Too often, I feel as though I live in two worlds. One is populated by scientists working on advanced tools, such as big data, sequencing, and data-based disease surveillance. The other is populated by public health professionals working on the demanding challenges of combating infectious diseases, empowering women and girls, and ensuring that more children survive and thrive. If we want to achieve the ambitions set out by the United Nations for global health and development by 2030, we need to bring these two worlds closer together through a new concept—precision public health.

PHOTO: ©BILL & MELINDA GATES FOUNDATION/RICCARDO GANGALE

“Precision public health is already happening…”

The idea of precision public health has its roots in the precision medicine revolution, particularly in cancer treatment. By harnessing more effective tools—from big data to predictive analytics—oncologists are making more informed therapy decisions, applying specific agents to subtypes of tumors in ways that minimize side effects and maximize optimal clinical outcomes. This approach is starting to transform the way physicians think about treating other diseases, enabling different strategies, for different patients, at different times. Can we take the principles of precision medicine a step further, from individuals to populations?

Today, public health strategies involve epidemiologists examining geography, medical histories, biomarkers, and physical and demographic characteristics; and measuring exposures, behaviors, and susceptibility. General policies and programs are then developed. But a one-size-fits-all process does not always bring desired results. By more accurately detecting, identifying, and tracking unique traits in subpopulations, subgroups, or even communities, we can respond with greater precision.

Precision public health is already happening in a limited way, with big impact. Worldwide, around 17 million women are living with HIV. If an infected individual gets pregnant, she can pass the virus to her baby. Half those babies will die before their second birthday. Antiretroviral therapy almost guarantees that mothers will not pass on the virus. However, it has not been possible to test every pregnant woman everywhere for HIV, and then treat those who test positive. Instead, testing and treatment are focused on the areas of sub-Saharan Africa where enhanced data collection and analysis have revealed that HIV among women is most prevalent. This more exact approach to a public health problem has cut HIV transmission to babies by almost half in 5 years.

Although technological and scientific advances are changing the way some diseases and conditions are tracked and treated, there has been too little focus on how scientific tools used in high-resource areas can help people in low-resource areas. Take, for example, the lack of specificity around the 2.6 million neonatal deaths every year, most of which occur in the world's poorest countries. Much of what we know about them relies on “verbal autopsies” and model data. The Bill & Melinda Gates Foundation is now working with partners on a program that takes tissue samples from the newborn to determine causes of death more definitively. The goal is to identify trends in a particular region, and then deliver specific interventions to help reduce infant mortality. Ultimately, I believe this approach could help save 1 million babies every year.

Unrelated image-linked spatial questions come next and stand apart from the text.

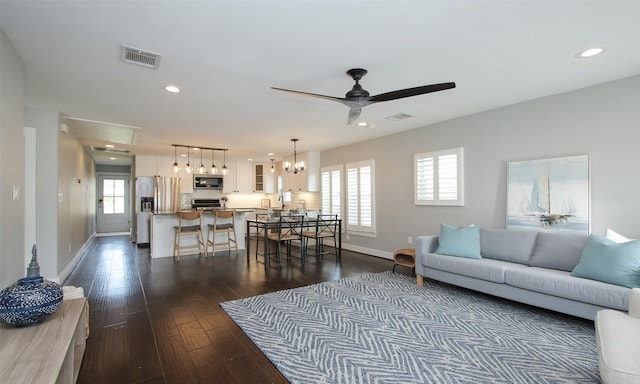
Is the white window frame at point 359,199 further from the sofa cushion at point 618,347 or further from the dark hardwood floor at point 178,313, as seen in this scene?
the sofa cushion at point 618,347

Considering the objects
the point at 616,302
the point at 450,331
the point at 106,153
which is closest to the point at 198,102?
the point at 450,331

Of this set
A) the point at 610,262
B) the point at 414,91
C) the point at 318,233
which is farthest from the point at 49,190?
the point at 610,262

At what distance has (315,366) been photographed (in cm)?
223

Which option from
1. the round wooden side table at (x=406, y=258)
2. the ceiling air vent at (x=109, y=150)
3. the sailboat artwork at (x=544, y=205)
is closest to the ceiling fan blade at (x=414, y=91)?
the sailboat artwork at (x=544, y=205)

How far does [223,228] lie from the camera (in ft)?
21.7

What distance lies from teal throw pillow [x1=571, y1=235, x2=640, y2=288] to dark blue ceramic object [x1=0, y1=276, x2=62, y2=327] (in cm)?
423

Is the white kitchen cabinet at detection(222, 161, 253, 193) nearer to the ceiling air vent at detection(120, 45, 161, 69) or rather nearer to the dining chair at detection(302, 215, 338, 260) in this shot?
the dining chair at detection(302, 215, 338, 260)

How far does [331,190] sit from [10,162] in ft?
19.0

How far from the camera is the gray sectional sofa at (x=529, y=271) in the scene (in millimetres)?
2711

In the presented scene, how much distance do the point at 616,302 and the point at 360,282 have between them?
2642mm

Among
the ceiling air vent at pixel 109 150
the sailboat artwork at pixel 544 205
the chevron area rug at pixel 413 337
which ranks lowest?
the chevron area rug at pixel 413 337

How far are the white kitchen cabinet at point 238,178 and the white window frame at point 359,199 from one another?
4.12m

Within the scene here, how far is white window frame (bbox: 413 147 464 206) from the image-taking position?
4766 mm

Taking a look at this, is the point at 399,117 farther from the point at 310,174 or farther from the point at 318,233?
the point at 310,174
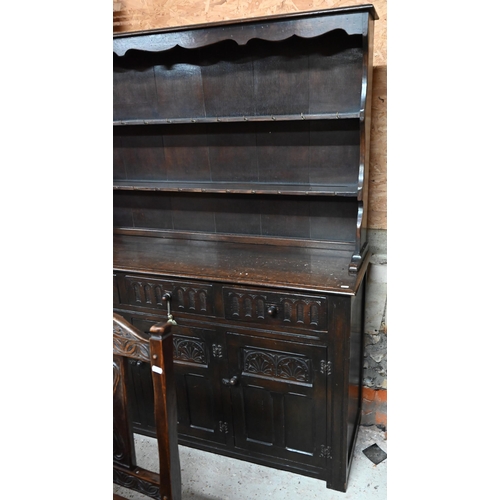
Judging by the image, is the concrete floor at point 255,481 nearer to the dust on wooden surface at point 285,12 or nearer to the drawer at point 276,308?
the drawer at point 276,308

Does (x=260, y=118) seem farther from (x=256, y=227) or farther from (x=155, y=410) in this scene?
(x=155, y=410)

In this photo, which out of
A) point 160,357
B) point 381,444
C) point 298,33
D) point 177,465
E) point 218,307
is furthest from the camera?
point 381,444

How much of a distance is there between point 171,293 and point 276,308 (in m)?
0.49

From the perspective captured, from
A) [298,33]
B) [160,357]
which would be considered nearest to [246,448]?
[160,357]

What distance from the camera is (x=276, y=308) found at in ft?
5.44

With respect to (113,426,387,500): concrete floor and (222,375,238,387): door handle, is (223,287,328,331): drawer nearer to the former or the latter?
(222,375,238,387): door handle

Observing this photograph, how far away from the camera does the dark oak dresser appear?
1661 mm

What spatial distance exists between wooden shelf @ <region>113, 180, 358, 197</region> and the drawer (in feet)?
1.51

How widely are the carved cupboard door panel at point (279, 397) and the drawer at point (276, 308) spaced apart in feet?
0.30

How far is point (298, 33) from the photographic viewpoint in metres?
1.58

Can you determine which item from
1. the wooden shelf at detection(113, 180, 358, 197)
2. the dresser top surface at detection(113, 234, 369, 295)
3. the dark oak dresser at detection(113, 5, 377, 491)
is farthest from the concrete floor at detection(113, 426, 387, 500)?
the wooden shelf at detection(113, 180, 358, 197)

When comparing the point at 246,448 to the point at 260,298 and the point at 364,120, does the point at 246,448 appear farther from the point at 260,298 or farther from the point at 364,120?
the point at 364,120

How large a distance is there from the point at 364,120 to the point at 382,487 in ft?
5.18

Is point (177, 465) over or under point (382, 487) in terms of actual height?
over
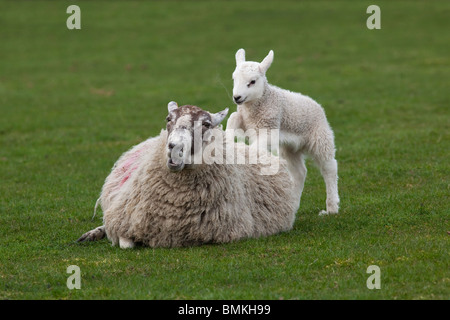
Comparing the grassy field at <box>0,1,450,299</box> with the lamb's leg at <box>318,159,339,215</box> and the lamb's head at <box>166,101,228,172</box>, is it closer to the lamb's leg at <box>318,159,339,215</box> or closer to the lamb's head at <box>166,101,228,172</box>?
the lamb's leg at <box>318,159,339,215</box>

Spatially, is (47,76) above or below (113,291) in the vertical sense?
above

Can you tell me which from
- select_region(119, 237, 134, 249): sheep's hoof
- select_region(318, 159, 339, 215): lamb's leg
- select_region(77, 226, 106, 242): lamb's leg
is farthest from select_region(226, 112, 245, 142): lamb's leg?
select_region(119, 237, 134, 249): sheep's hoof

Imagine what more could be achieved. More children will survive and thrive if we know more about the causes of malnutrition in different populations with different diets and cultural practices. More women will avoid cervical cancer, the leading cause of cancer deaths in low-resource countries, if we know more about different risks in different populations. Fewer people will contract malaria if we know more about how it spreads differently among populations, and how the parasite and mosquito become resistant to remedies.

We have the tools to bring the right interventions, to the right people, in the right places to save lives. Now, we just need the will.